**Tarea A**
Reproduce del texto sobre los defensores del progresismo todo lo que va desde "Esto es lo que" hasta "cambiado de época.".
**Tarea B**
Contesta estas preguntas sobre el texto acerca de los defensores del progresismo:
(i) ¿De qué siglo es el Marxismo del que se reclaman varios de esos defensores?
(ii) ¿En qué país son más numerosos los programas sociales?
(iii) ¿En qué país se ha constatado en el último decenio que el objetivo de erradicar la extrema pobreza pudo llevarse a cabo sin provocar una guerra civil?

**Texto proporcionado**
Los defensores del progresismo
Es
a partir de esas numerosas críticas que, como era de imaginar, han
hecho su aparición los defensores de los regímenes progresistas.
Curiosamente, varios de entre ellos se reclaman del Marxismo, pero,
como vamos a verlo, no del Marxismo ortodoxo, de los siglos XIX y XX,
sino de un nuevo Marxismo, del siglo XXI.
Esto es lo que dicen.
La izquierda radical, en efecto, no ha aprendido nada de los terribles
fracasos del socialismo real. Y ella todavía no se ha dado cuenta que,
con la hegemonía neoliberal a nivel mundial, hemos cambiado de época.
Es a causa de este desfase histórico que lo que ha devenido
forzosamente “la vieja izquierda” no puede comprender a la nueva
izquierda (de Chavez, Correa, Evo Morales, Lula y Kirchner,
particularmente), la izquierda llamada “post-neoliberal”.
Según
sus viejas recetas toda revolución, una vez que alcanzó el gobierno,
debe expropiar a la burguesía, lo más rápidamente posible, los
principales medios de producción, desmantelar su aparato represivo y
convocar a la población a organizarse para ejercer el poder. Este
escenario no tiene hoy ninguna validez puesto que, la primera
exigencia, o si se prefiere el nuevo paradigma revolucionario, que
corresponde mejor a la coyuntura histórica, no es de construir una
incierta nueva sociedad, sino de erradicar la extrema pobreza que
afecta, en efecto, a millones de seres humanos en todos los países del
sub-continente.
Este objetivo estratégico, y muy humanitario, no
tiene nada de utópico. Ya se ha constatado en Brasil en el último
decenio, con una burguesía muy desarrollada, y por ahora, con una
tímida vocación imperialista, que eso ha podido llevarse a cabo sin
provocar una guerra civil. Y eso se puede verificar también, por
ejemplo, en Venezuela, donde los programas sociales son los más
numerosos, y continúan a desarrollarse a pesar de la oposición
virulenta de una derecha cavernaria, estimulada siempre por el
imperialismo. A tal punto que ya se afirma, en diferentes círculos, que
el “socialismo del siglo XXI” no es forzosamente incompatible con la
estructura capitalista del país y la economía de mercado.

**Entradas extraídas**
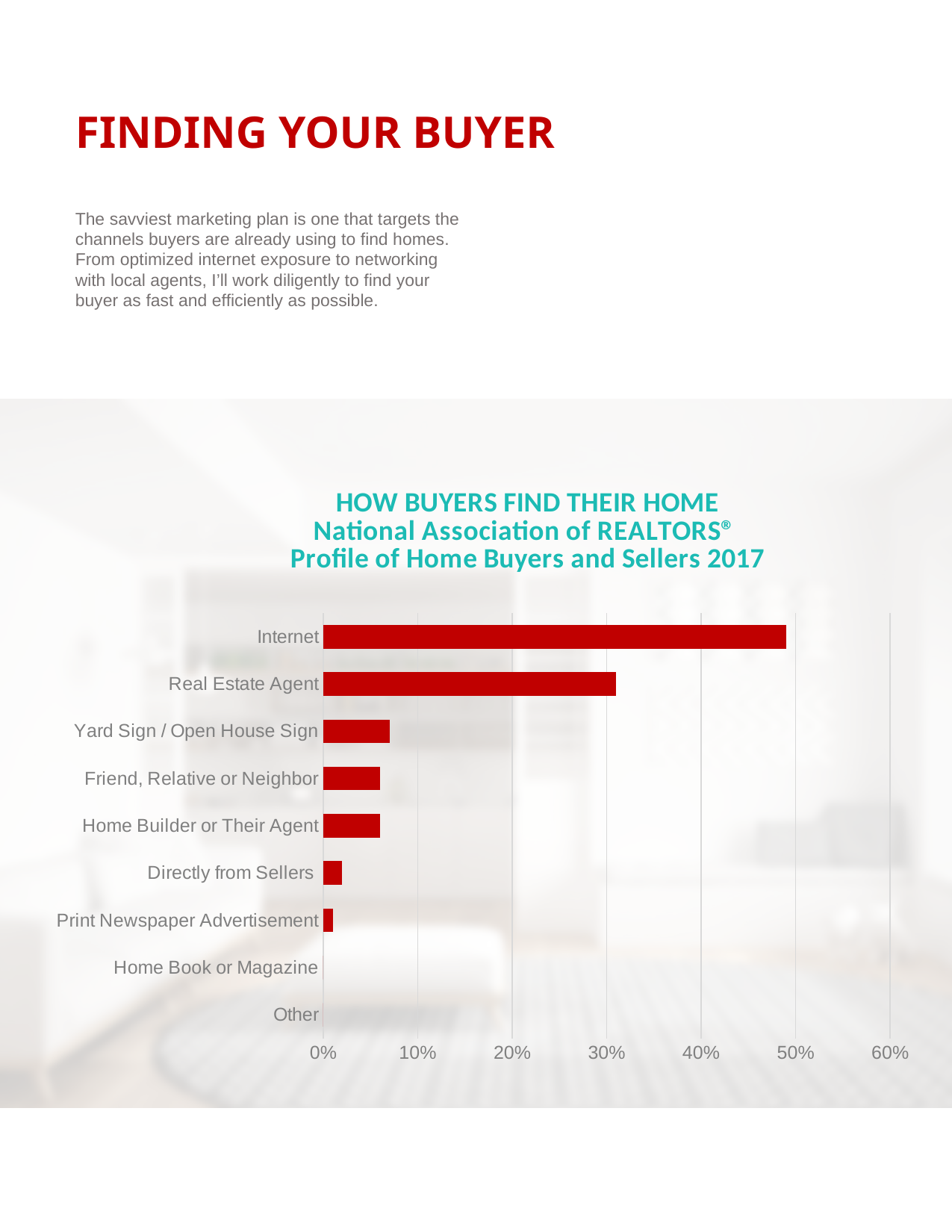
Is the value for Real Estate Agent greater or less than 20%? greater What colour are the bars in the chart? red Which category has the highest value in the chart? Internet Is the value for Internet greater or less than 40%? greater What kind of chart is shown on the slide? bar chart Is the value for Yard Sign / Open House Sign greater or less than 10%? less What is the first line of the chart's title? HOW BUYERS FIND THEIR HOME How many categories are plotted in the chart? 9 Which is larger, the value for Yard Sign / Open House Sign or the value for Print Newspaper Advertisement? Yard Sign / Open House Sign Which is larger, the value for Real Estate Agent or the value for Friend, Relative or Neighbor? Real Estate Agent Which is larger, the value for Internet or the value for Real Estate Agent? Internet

...

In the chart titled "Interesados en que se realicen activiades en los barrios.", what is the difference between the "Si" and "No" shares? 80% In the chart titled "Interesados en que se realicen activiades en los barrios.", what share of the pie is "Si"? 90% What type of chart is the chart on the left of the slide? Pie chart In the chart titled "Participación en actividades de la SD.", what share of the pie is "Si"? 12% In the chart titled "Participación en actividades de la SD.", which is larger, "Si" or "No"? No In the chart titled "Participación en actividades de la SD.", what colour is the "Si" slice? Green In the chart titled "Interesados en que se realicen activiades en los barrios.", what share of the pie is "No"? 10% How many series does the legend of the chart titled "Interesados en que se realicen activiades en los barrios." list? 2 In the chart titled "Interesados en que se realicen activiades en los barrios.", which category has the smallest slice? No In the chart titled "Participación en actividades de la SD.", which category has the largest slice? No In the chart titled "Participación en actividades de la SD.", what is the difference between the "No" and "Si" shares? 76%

**Respuesta A**
Esto es lo que dicen.
La izquierda radical, en efecto, no ha aprendido nada de los terribles
fracasos del socialismo real. Y ella todavía no se ha dado cuenta que,
con la hegemonía neoliberal a nivel mundial, hemos cambiado de época.

**Respuesta B**
(i) Del siglo XXI.
(ii) En Venezuela.
(iii) En Brasil.